### 文章
┌──

Loading

学习笔记(8)多项式

强调强调再强调:多项式的空间要开到 \(4\) 倍!!

引入

对于多项式乘法,暴力计算只能做到 \(O(n^2)\),而通过将多项式系数 \(c_i\) 利用复平面内的单位根 \(\omega_{n}^{s}\) 转换为 \(F(\omega_{n}^{s})\) 的点值表达形式,可以利用复数的运算降低复杂度(简单来说就是借助单位根实现:系数->点值表达,运算->系数 的过程)

快速傅里叶变换(\(FFT\)

对于形如以下形式的多项式

\[g(x) = c_{0} + c_{1}a_{1} + c_{2}a_{2}^{2} + c_{3}a_{3}^{3} + \ldots + c_{n}a_{n}^{n} \]

\(FT\)(傅里叶变换) 主要依据以下公式实现系数与点值表达之间的变换:

\[\large F( \omega_{n}^{s}) = \sum_{i = 0}^{n - 1} f(i) \omega_{n}^{si} \]

\[\large f(i) = \frac{1}{n} \sum_{i = 0}^{n - 1} F( \omega_{n}^{s}) \omega_{n}^{-si} \]

其中 \(f(i)\) 为原多项式的系数

然而,直接对多项式用以上公式变形仍然是总复杂度 \(O(n^{2})\) 的,递归实现下的空间复杂度也未免太过可观,于是——

\(FFT\)(快速傅里叶变换) : 我们对原多项式的系数按照顺序的奇偶性进行划分,分治地进行求解后合并答案(分治 \(FFT\) 是“变种”,类似于 \(cdq\) 分治而非传统分治)

└──

### 练习任务 A
这篇多项式学习笔记反复强调，多项式的空间要开到几倍？
### 练习任务 B
请写出这篇多项式学习笔记中的一段原文，从“对于多项式乘法,暴力计算只能做到 \(O(n^2)\),而通过将多项式系数 \(c_i\)”开始，到“快速傅里叶变换(\(FFT\)”结束。

### 所示数据
┌──

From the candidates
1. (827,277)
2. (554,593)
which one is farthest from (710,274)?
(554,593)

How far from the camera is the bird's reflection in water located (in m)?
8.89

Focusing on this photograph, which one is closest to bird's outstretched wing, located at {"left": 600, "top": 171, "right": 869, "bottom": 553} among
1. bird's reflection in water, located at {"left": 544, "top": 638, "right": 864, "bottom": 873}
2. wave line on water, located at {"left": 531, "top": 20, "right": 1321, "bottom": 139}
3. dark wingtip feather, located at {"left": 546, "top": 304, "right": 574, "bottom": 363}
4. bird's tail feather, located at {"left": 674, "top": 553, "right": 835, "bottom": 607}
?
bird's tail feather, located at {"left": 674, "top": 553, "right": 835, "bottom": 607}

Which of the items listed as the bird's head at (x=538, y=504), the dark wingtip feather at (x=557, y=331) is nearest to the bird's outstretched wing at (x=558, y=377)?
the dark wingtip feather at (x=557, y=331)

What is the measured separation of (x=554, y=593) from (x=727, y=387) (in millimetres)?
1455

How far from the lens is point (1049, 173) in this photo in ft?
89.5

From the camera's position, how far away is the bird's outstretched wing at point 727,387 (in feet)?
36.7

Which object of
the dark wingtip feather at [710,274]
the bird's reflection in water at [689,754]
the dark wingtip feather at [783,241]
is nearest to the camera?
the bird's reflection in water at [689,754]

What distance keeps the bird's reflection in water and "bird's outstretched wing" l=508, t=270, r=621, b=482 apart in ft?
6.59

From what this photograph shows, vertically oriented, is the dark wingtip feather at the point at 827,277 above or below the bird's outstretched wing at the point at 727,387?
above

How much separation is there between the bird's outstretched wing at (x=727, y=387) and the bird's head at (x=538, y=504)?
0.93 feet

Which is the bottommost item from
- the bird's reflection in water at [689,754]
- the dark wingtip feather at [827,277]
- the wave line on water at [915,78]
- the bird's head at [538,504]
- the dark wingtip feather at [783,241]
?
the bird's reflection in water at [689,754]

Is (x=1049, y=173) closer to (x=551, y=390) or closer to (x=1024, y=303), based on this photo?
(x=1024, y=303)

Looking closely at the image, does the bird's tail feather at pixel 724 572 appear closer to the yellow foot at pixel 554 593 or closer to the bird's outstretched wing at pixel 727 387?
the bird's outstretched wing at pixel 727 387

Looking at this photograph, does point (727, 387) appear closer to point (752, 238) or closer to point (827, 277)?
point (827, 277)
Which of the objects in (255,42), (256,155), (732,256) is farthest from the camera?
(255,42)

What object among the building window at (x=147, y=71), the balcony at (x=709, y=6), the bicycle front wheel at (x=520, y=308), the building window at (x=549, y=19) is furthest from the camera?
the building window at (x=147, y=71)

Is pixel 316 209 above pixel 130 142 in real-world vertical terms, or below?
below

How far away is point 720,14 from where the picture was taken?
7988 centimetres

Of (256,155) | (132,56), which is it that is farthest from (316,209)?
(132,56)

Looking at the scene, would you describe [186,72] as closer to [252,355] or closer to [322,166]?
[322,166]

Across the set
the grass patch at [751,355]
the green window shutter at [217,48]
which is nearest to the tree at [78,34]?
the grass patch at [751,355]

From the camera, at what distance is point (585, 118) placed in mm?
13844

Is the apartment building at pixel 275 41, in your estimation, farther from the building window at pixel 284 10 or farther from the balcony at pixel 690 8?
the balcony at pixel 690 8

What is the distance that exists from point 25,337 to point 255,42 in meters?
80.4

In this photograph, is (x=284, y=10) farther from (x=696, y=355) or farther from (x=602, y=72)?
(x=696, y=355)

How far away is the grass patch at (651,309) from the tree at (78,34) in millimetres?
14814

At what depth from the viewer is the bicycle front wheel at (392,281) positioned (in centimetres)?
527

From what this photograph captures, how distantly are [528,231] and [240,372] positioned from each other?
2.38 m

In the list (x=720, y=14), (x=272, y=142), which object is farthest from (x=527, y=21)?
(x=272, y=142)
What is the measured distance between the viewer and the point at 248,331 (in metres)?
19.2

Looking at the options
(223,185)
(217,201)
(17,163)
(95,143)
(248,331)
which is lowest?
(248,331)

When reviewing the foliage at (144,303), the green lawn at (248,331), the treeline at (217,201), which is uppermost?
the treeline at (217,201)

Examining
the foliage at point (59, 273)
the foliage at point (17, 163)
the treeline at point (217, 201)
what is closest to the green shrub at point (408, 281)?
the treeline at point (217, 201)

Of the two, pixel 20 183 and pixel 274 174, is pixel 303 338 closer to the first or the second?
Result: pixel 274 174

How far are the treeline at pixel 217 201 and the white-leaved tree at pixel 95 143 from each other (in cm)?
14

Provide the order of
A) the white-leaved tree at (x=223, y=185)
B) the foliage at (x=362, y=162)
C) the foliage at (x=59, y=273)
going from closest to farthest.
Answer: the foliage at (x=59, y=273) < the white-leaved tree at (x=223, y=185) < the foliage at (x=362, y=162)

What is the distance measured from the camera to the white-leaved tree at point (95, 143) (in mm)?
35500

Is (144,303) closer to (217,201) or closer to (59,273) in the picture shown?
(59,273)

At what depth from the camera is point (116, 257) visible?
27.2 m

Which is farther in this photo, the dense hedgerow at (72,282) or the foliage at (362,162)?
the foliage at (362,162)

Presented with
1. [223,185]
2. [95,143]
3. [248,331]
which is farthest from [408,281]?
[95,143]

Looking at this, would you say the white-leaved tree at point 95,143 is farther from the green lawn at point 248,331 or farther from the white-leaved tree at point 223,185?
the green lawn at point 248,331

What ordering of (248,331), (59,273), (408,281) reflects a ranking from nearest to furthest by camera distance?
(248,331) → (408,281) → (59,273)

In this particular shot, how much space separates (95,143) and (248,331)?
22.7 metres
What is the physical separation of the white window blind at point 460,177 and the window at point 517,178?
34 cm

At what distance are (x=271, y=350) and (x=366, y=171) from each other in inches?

└──

### 最终答案 A
4倍。

### 最终答案 B
对于多项式乘法,暴力计算只能做到 \(O(n^2)\),而通过将多项式系数 \(c_i\) 利用复平面内的单位根 \(\omega_{n}^{s}\) 转换为 \(F(\omega_{n}^{s})\) 的点值表达形式,可以利用复数的运算降低复杂度(简单来说就是借助单位根实现:系数->点值表达,运算->系数 的过程)

快速傅里叶变换(\(FFT\)